DEDECMS security settings
Many friends who have installed DEDECMS are very concerned about the security of DEDECMS. Trouble, we often encounter things such as horse hanging, hidden links, etc. DreamWeaver Cat has also encountered it. Through Baidu search, we have summarized some methods to improve the security of DreamWeaver. The following settings can significantly improve the security of DreamWeaver. .
Recommended learning: DreamWeaver cms
Recommended to install DreamWeaver Security Assistant
As long as you complete the basic settings, congratulations, your Weaver Dream Security has passed the test. On the contrary, if you do not follow the basics, your website will be in danger.

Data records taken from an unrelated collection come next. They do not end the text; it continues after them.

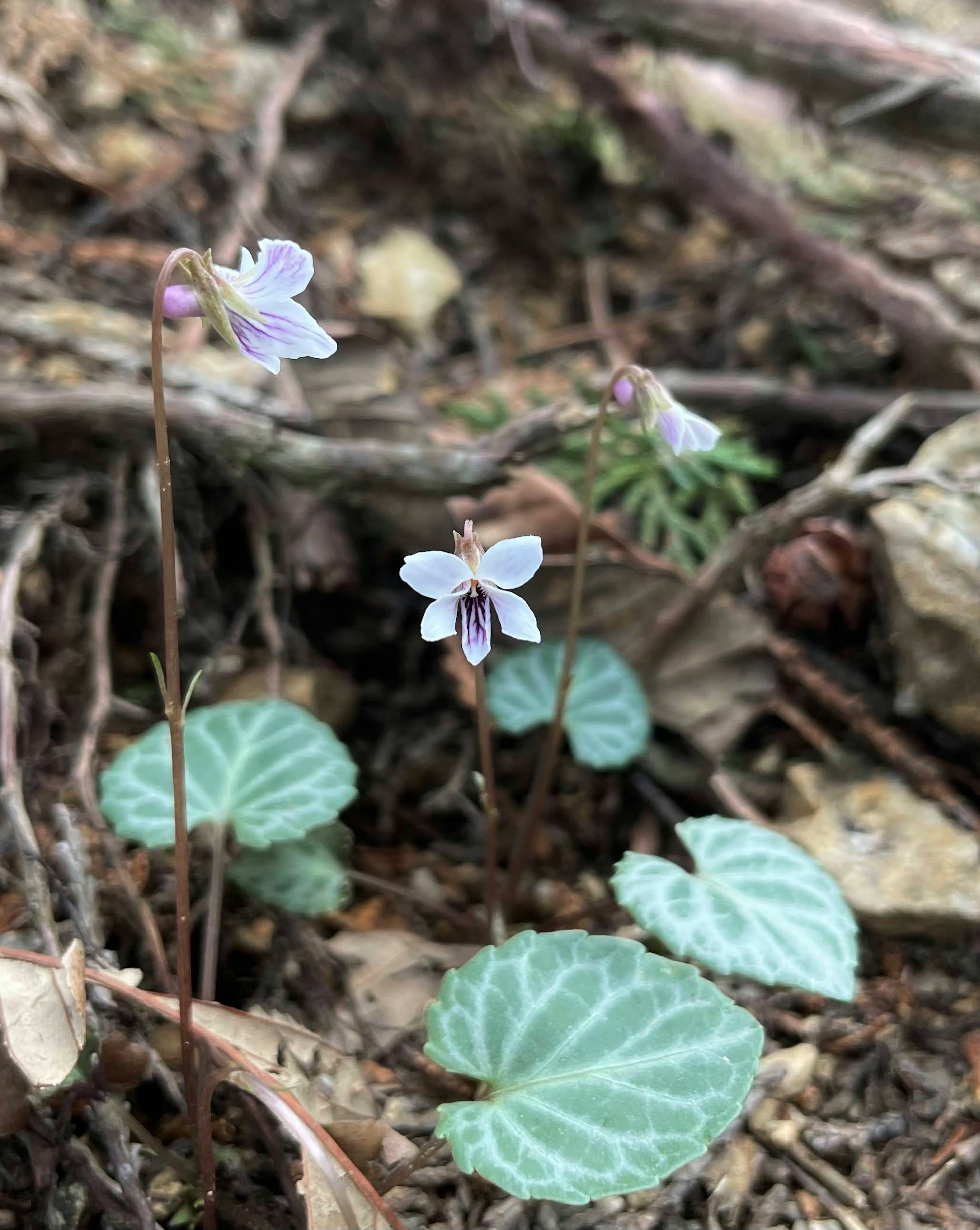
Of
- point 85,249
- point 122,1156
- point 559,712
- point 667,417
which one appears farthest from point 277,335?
point 85,249

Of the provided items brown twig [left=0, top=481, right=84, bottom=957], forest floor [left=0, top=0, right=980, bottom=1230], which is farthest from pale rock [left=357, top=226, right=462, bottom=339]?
brown twig [left=0, top=481, right=84, bottom=957]

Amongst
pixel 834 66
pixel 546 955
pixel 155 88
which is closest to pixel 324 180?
pixel 155 88

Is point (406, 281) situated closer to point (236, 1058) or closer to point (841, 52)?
point (841, 52)

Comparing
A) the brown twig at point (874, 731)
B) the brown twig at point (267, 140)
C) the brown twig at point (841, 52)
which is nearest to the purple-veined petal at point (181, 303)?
the brown twig at point (874, 731)

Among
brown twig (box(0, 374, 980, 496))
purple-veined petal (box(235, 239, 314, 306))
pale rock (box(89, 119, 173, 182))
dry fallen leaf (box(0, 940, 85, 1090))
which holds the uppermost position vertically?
purple-veined petal (box(235, 239, 314, 306))

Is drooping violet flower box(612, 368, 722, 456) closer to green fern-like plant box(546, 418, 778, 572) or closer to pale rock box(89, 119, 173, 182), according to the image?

1 Delete unnecessary directories
After installing Dreamweaver, you need to delete the install directory immediately. If you do not need to use members or topics (99% of users will not use them), you can directly Delete the member and special directories.
2 Delete unnecessary files
plus files It is recommended to keep only the following files: ad_js.php, count.php, list.php, search.php, view.php, and delete the rest.
The functions of the files in the plus folder are as follows. If they are not used, they can be deleted.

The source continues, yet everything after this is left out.